TONY BURKE: Well if you look at what the environment groups were saying yesterday, they were putting out statements, calling on me to reject the application. One of the reasons was that the original application was not demanding this elemental chlorine-free technology. Well it's now a condition that that technology has to be used.
Similarly, one of the demands that was being put was I should reject it because of the impact it would have on native forests. Well every tree that goes through this pulp mill will be from the plantation.
Now I'm not pretending that everything that the environmental groups had sought, has been part of this approval. But the major items that they saw as weaknesses in the original proposal for the pulp mill are no longer part of what the pulp mill at Bell Bay would be.
LEON COMPTON: And yet they also see that a lot of the process in their view that led to the mill even being on your desk in the first place were corrupt, particularly as it went through the State Government to level of the initial approval processes.

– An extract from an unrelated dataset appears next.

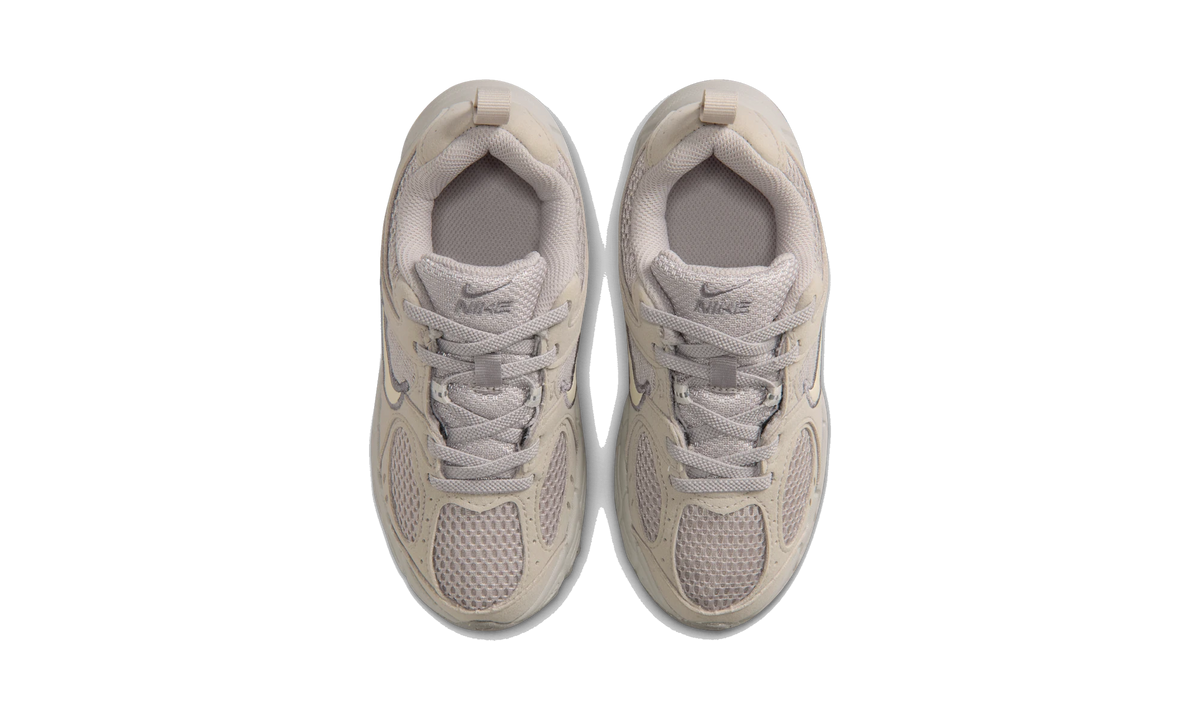 Nike V5 RNR PS Moon Particle Light Orewood Brown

TONY BURKE: I don't think you'll ever find a situation where environmental groups were being asked, do you want a mill in this location or not and they all became wildly enthusiastic about it. I'm not going to be so naive as to pretend that something like that would happen.

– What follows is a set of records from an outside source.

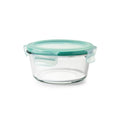oxo-good-grips-4-cup-smart-seal-glass-round-container-r6 11174500snapglassround4cup.jpg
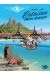 Gilles Durance tome 2 - Catalina, mon amour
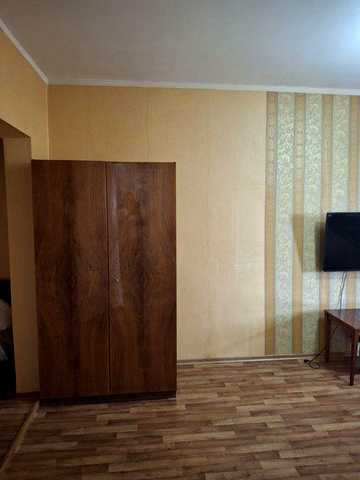 Сдам 1 к кв  Правый берег ул.С.Синенко 79 А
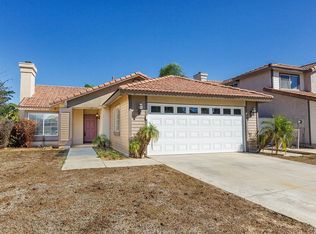 19992 Windwood Cir, Riverside, CA 92508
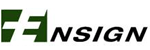 ENSIGN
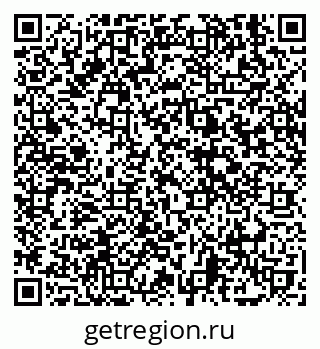 79639584564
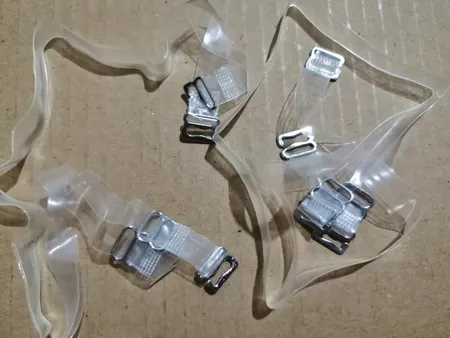 بند سوتین مدل s75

But at the same time, from the perspective of environmental groups, the major objections that they had to a proposal four years ago have now been fixed.
LEON COMPTON: What if this mill smells? What if it pollutes Bass Strait?

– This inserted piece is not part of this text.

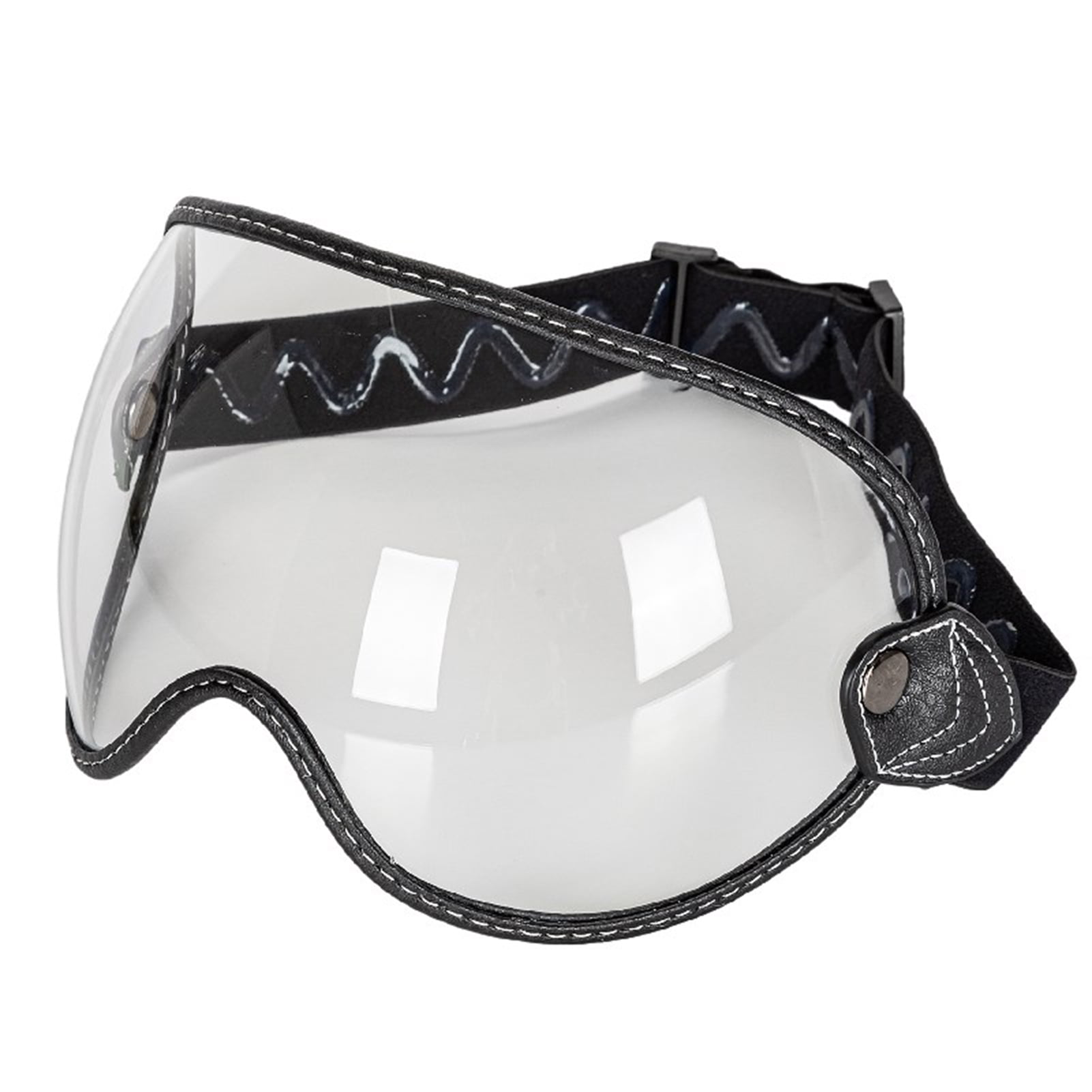 Motorcycle Motocross Goggles Dirt Bike ATV Goggles Riding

TONY BURKE: Well certainly the decisions I made yesterday, the issue that you make about odour, the State Government's got responsibility for that. That's not within my legal powers.
On the issue of the Bass Strait, the outcomes that we got yesterday were much better than the original proposal and even better than what the department was recommending for approval only a week earlier. So I've been very conscious. The Bass Strait issue is an issue where you're dealing with national waters as well out there. It's a very strong responsibility that I have.
The science came back, with the technology that Gunns had volunteered they wanted to use, has allowed us to set some really strict conditions that that original pulp mill proposal never would have been able to jump over these hurdles. But what the rules are now, commit Gunns to having to use the environmental best practice principles that they've been saying of late they will.
LEON COMPTON: Environment Minister Tony Burke is my guest this morning on Mornings around Tasmania. Minister what role did politics play at a local level? Were Tasmanian politicians demanding you approve this project?
TONY BURKE: Can I start first of all, the decision's not taken by the Government. On this one, legally, it's by me and me alone. So we don't talk these issues through in Cabinet as to which way I'll go on an approval. This decision was straight reflection of what are the legal responsibilities, what's the environmental outcome, that's all I took into account.
LEON COMPTON: Have you been to the proposed Bell Bay site, Minister?
TONY BURKE: Yeah, I have. I've been through that area. I've met with some of the community groups who are opposed to it. You might remember about three years ago we had a community cabinet in Launceston as well, so I'm very much across the different views and I made sure I spend what time I can hearing people with the full range - the full range - of views on this. Then ultimately when I make a decision, I've got to make a decision as Environment Minister.
LEON COMPTON: That's Environment Minister Tony Burke. We caught up with him a few moments before going to air this morning on the subject of approval getting granted yesterday, pretty much the final tick. All that stands between here and a pulp mill for the Tamar, is for Gunns Limited to find the money.
1300 222 936 is the number if you'd like to give us a call. Gunns share price rising yesterday on news. I wonder if property prices, as forecast, will follow. I wonder if spirits will rise, timber communities around Tasmania, as a result.